For each slide where the content no longer matches reality:
- Update service names, counts, and connection labels to match current config
- Do not change layout, styling, or colors—only text content

Save the updated file. Open a PR with before/after notes for each changed slide.

Changelog Generation

---
on:
  workflow_dispatch:

permissions:
  contents: read
  pull-requests: write

safe-outputs:
  create-pull-request:
    title-prefix: "[automated] "
    labels: [changelog, automated]

tools:
  shell:
  github:
---

# Changelog Generation

Look at the git log since the last tagged release. Group commits by type:
features, fixes, breaking changes, internal. Generate a new CHANGELOG.md entry
following the existing format. Do not modify any previous entries.

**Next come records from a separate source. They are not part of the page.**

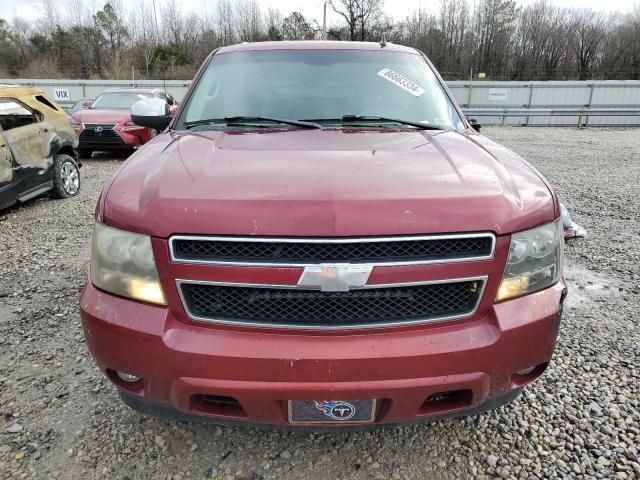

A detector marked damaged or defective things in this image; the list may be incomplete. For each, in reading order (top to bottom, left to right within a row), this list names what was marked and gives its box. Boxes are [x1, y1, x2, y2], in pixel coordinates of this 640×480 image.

damaged car [0, 85, 80, 209]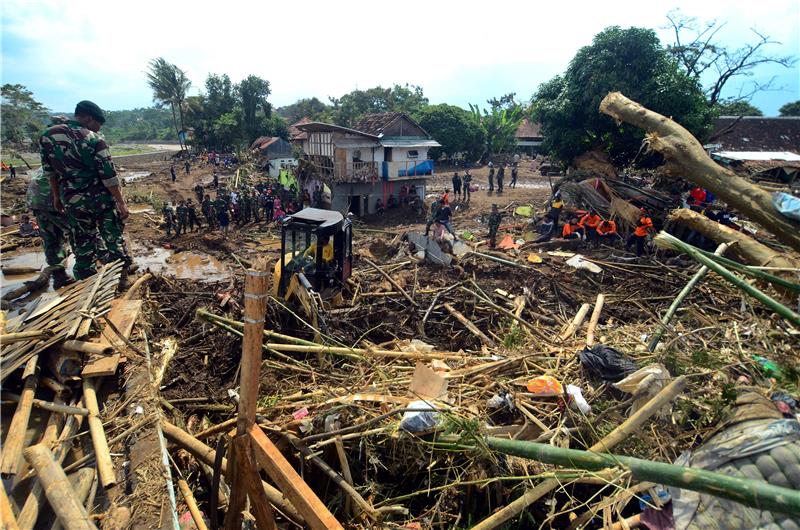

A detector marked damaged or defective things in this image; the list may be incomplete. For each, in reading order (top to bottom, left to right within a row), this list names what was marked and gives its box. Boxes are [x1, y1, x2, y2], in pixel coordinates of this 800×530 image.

damaged house [296, 113, 440, 214]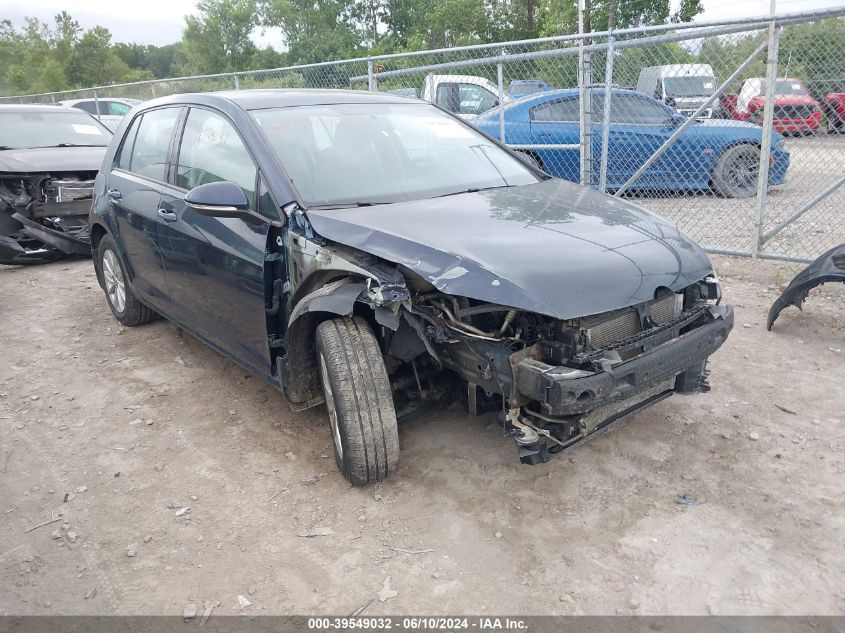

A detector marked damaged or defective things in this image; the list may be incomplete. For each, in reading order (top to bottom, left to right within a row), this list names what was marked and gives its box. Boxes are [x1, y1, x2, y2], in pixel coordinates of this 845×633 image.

crumpled hood [0, 144, 108, 172]
damaged headlight area [0, 170, 95, 264]
severe front-end damage [0, 170, 95, 264]
severe front-end damage [270, 178, 732, 464]
crumpled hood [304, 178, 712, 318]
detached fender [764, 243, 844, 330]
damaged headlight area [382, 276, 732, 464]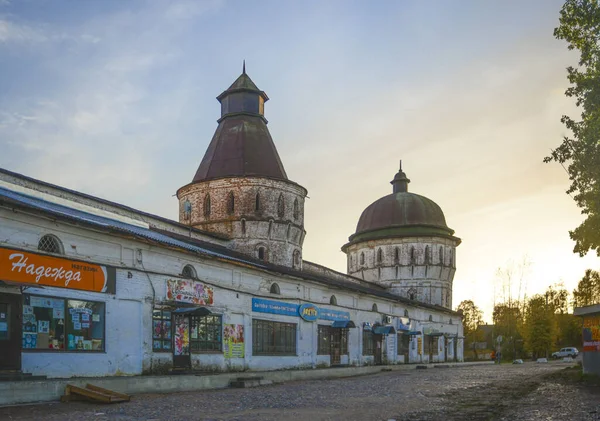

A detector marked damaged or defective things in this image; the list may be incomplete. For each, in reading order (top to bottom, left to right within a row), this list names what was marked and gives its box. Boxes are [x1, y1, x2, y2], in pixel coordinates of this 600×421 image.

rusty metal roof [191, 114, 288, 181]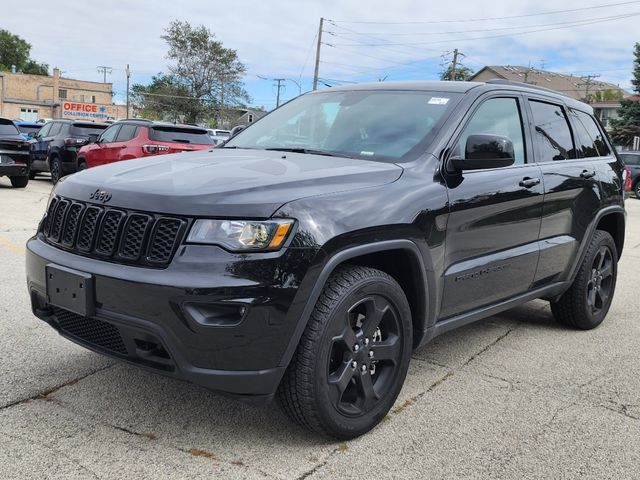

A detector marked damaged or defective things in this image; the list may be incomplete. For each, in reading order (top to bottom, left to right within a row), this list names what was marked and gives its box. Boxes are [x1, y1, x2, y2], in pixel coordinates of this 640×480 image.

cracked asphalt [1, 177, 640, 480]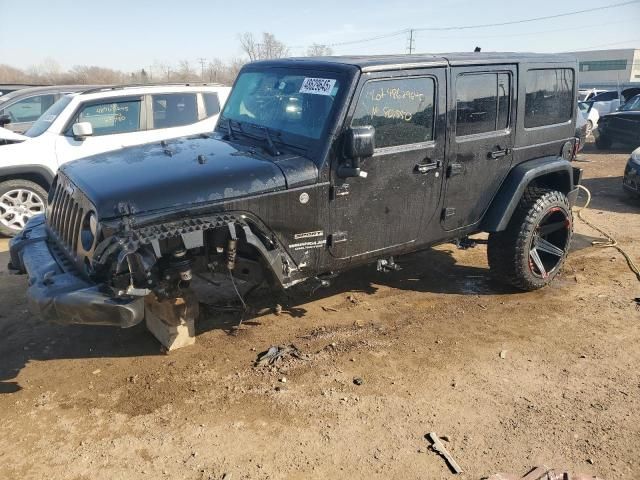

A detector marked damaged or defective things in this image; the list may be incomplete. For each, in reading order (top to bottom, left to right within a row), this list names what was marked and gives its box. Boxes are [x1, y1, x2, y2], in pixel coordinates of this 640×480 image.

crumpled hood [61, 134, 316, 218]
damaged black jeep wrangler [10, 53, 584, 334]
crushed front bumper [8, 216, 144, 328]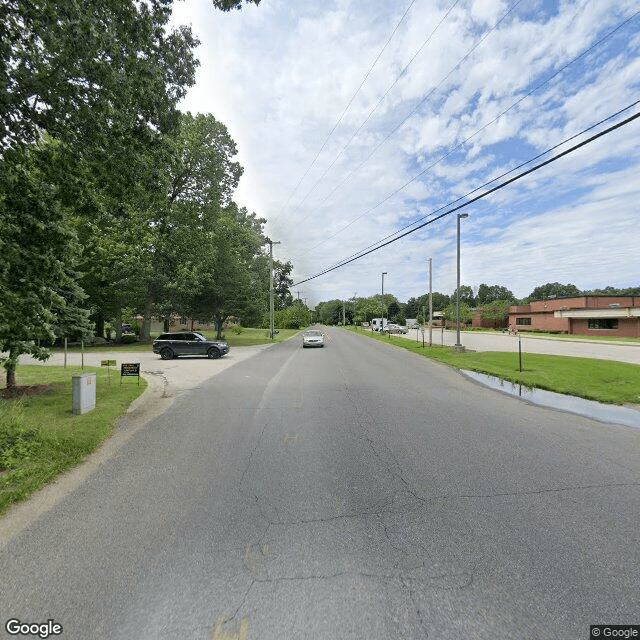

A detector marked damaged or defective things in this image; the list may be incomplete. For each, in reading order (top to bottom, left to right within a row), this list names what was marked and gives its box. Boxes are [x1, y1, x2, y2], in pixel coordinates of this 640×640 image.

cracked road surface [1, 328, 640, 636]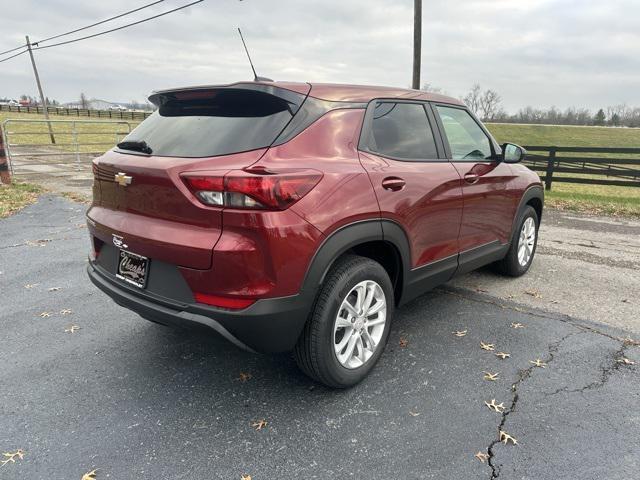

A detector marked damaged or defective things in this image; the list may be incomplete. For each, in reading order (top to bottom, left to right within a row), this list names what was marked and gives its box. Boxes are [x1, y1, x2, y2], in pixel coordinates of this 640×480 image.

crack in asphalt [488, 332, 584, 478]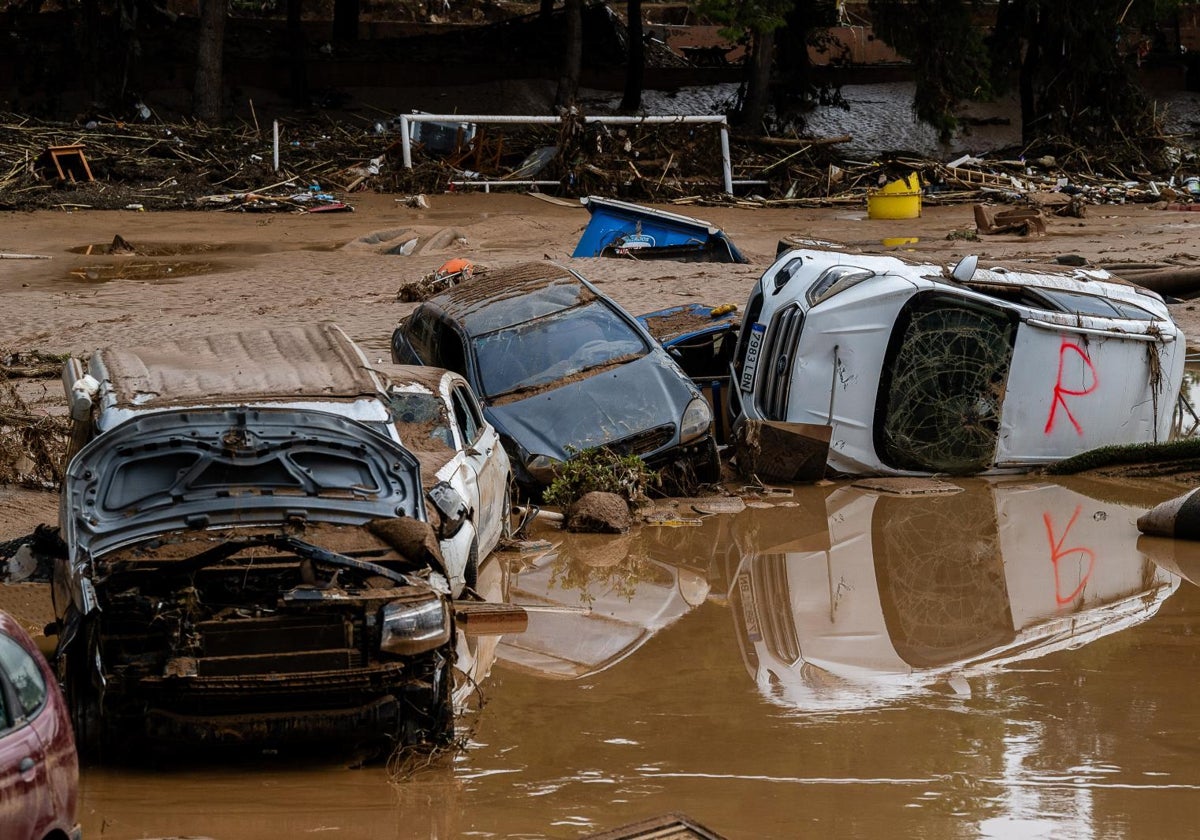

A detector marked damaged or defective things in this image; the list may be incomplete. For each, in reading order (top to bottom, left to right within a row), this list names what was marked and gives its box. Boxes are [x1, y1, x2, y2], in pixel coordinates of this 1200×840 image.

destroyed car hood [64, 406, 426, 556]
destroyed car hood [486, 352, 692, 462]
overturned white van [728, 246, 1184, 476]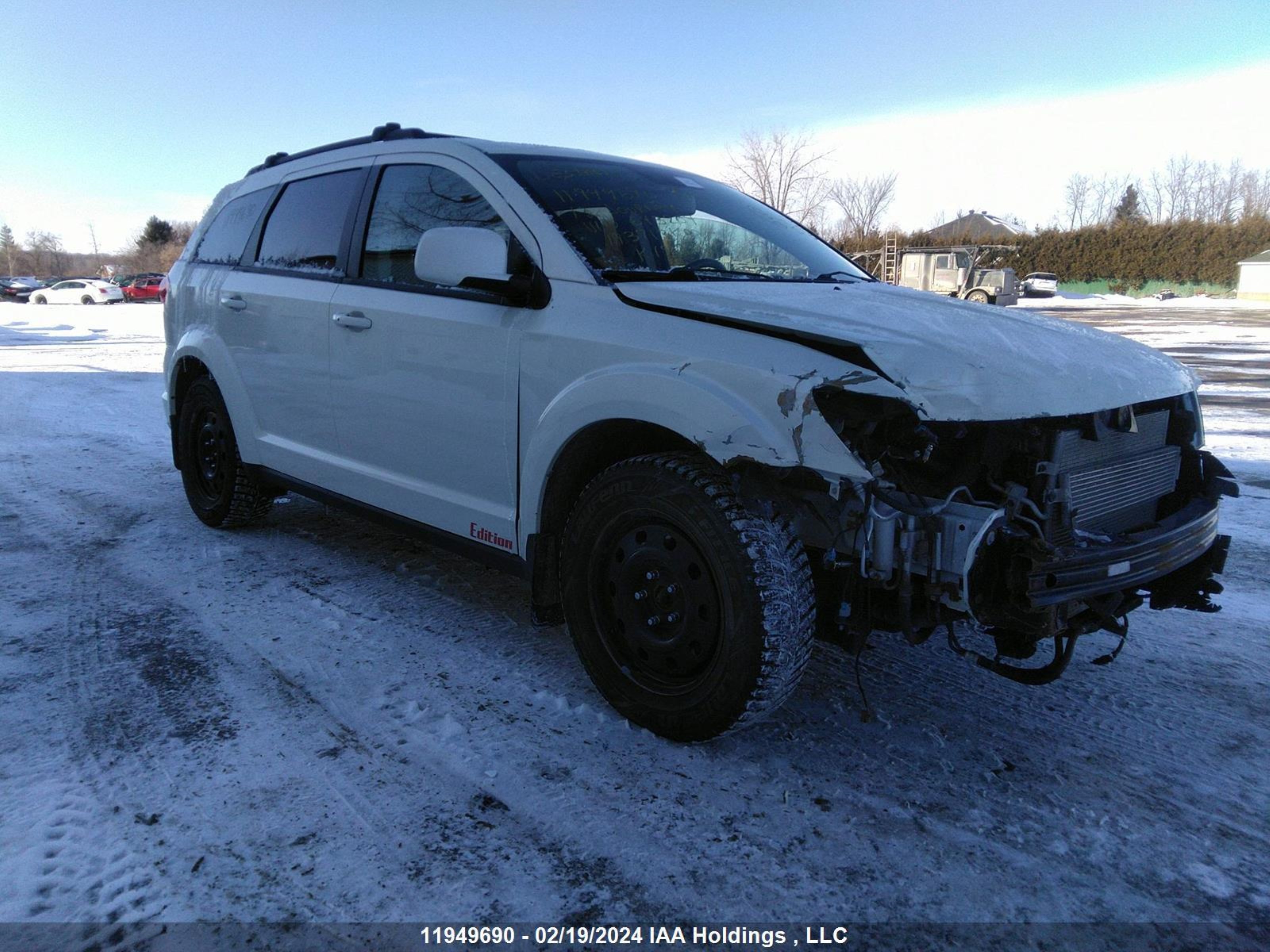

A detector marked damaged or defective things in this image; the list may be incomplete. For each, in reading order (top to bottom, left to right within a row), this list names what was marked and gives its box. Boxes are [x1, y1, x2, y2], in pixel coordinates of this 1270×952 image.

crumpled hood [619, 279, 1200, 419]
front-end collision damage [749, 382, 1238, 689]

Security Advisory Response

---
on:
  issues:
    types: [opened]

permissions:
  contents: read
  issues: write
  pull-requests: write

safe-outputs:
  create-pull-request:
    title-prefix: "[security] "
    labels: [security]
  add-issue-comment: true

tools:
  shell:
  github:
---

# Security Advisory Response

A security advisory has been filed. Review whether this repo uses the affected
package and the affected API surface. If affected: describe the exposure in
plain language, propose a fix, implement it if mechanical, open a PR with a
security label. If not affected, comment on the issue with an explanation.

README Hygiene

---
on:
  schedule:
    - cron: '0 9 * * 1'

permissions:
  contents: read
  pull-requests: write

safe-outputs:
  create-pull-request:
    title-prefix: "[automated] "
    labels: [documentation, automated]

tools:
  shell:
  github:
---

# README Hygiene

Review README.md against the current state of the repo. Update the getting started
section to match current setup steps, fix any command-line examples that no longer
work, and update the architecture overview if the major components have changed.
Do not change the introduction, contributing guidelines, or overall structure.

Where It Falls Down

It can't reach your production systems or query live observability data unless you wire that up via tools in the frontmatter. It'll make confident decisions on open-ended architecture questions, which isn't always what you want. And the vaguer the instruction, the more variable the output—same as any AI task.

The more specific the instruction and the more bounded the scope, the more predictable the result.